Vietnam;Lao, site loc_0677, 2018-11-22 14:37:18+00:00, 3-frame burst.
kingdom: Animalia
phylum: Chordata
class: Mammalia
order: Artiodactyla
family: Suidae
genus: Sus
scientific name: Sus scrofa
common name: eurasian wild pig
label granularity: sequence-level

***

Write out the entries above word for word.

Vietnam;Lao, site loc_0677, 2018-11-22 14:37:18+00:00, 3-frame burst.
kingdom: Animalia
phylum: Chordata
class: Mammalia
order: Artiodactyla
family: Suidae
genus: Sus
scientific name: Sus scrofa
common name: eurasian wild pig
label granularity: sequence-level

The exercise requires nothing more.